Well, yes, but we sort of anticipated the big one was archival storage. Archival storage has to last for a long time. Now especially with data sharing requirements from the NIH and soon to be all the others having multi-year post grant expectations, you’ve got to have something you can pay for during the grant period and then it’ll still be there. So we have an institution-wide, Globus license, which includes file sharing, so they can address their data sharing requirement trivially, We work with our libraries so that the institutional repository can point to what’s on the tape archive, but not actually include the data, because they don’t have capacity for and they can’t afford capacity for anything close to that.

I spend a lot of my time thinking about what will be the next tape archive. In the early years of a tape archive, it’s easy to get people in but in the later years, you’re saying, “Well, our plan is to get another NSF grant for the next tape archive, and then we’ll transition your data over. And we’re hoping to make that free.” It’s easy to say that, but you can’t promise it, and so there’s some risk on their part to buying into the archive in the later years. Now, we have delivered in the transition from our first tape archive to our current one, but it is risky for them. So, the more I can think through the plan, the better it is for everybody.

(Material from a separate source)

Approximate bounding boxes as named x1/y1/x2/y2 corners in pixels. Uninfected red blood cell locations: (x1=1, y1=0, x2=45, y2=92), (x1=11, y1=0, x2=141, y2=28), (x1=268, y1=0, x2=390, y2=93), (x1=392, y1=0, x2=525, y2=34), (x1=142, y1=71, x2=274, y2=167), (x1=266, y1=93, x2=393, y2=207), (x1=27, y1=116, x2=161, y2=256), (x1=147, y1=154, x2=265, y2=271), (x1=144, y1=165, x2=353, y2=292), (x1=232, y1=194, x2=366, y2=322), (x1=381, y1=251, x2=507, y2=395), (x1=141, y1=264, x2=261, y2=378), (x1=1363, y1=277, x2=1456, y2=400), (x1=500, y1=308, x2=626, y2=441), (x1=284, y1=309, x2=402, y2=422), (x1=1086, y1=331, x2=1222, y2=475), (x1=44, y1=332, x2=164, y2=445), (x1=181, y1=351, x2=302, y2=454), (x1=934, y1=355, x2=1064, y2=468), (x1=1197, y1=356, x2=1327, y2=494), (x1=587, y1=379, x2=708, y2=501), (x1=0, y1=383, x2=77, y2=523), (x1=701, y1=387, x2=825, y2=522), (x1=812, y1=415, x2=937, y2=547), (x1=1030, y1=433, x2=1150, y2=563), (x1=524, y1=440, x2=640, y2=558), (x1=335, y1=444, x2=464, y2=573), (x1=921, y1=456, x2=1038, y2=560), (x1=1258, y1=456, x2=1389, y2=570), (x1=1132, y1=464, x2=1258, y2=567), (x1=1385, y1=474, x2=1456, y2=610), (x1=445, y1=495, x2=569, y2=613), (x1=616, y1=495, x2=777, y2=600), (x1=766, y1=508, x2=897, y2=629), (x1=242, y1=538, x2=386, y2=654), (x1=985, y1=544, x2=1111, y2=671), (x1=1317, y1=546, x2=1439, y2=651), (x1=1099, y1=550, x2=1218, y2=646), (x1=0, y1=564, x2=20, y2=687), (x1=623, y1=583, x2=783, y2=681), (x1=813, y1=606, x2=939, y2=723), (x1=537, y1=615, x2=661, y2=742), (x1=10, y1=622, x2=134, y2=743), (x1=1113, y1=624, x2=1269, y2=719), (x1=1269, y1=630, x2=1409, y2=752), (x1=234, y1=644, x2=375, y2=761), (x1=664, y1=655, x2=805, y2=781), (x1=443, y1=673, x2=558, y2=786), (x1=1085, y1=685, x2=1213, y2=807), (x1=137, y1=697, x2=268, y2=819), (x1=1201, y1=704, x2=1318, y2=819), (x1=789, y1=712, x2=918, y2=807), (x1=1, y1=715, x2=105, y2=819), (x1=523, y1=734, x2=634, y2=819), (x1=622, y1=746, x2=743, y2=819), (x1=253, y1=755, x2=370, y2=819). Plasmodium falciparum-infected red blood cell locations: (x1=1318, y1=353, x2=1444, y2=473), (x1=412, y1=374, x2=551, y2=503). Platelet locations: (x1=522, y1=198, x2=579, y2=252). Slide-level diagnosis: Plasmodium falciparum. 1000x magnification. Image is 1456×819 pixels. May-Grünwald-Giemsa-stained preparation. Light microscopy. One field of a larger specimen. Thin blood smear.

And the other problem is long term planning is difficult in the sense that things evolve so rapidly. If someone tells you they know what technology five years from now will look like, they’re lying. They have no idea. Let alone ten years.. And we’ve got to make 7 to 10 year projections because otherwise the faculty won’t buy in. Otherwise they want to buy their own standalone resources and that is not a model that the institution wants, especially because of security concerns. Grad students do not have the security training that’s needed to be able to do this stuff, which is who they would put in charge of the machine. So, our job is to make the alternative server very attractive so we don’t have grad students running a server in a closet. A huge part of that is pricing. Another part is that we’ll take care of it so you don’t have to worry about it. And the third part that’s really key is that it will be available for a long time.

Is there anything we didn’t cover that you think people should absolutely know about OSCER?

There are plenty of things we haven’t talked about and all of these ultimately drive back to how we can lower the price of each thing so that we can provide as many things that’s possible with the budget we’ve got. One of the things that we’ve been trying to do is drive down the cost of storage by not making it attractive to buy SSD because on a per terabyte basis it is way more expensive. Every five years they claim that five years from now that will no longer be true. After 20 years, I’m still waiting. I no longer believe it. We try to make it as invisible to them as possible, but we want them buying the affordable stuff and we want a mechanism so that we can buy a fixed amount of expensive stuff instead of a proportional amount of expensive stuff. And I’ve got a whole screed on that. 

What’s your elevator pitch for OSCER?

Science and engineering makes the impossible possible. Supercomputing makes the impossible practical. We are in the business of making the impossible practical. Come to us with your computational needs and we’ll make it good and affordable at the same time.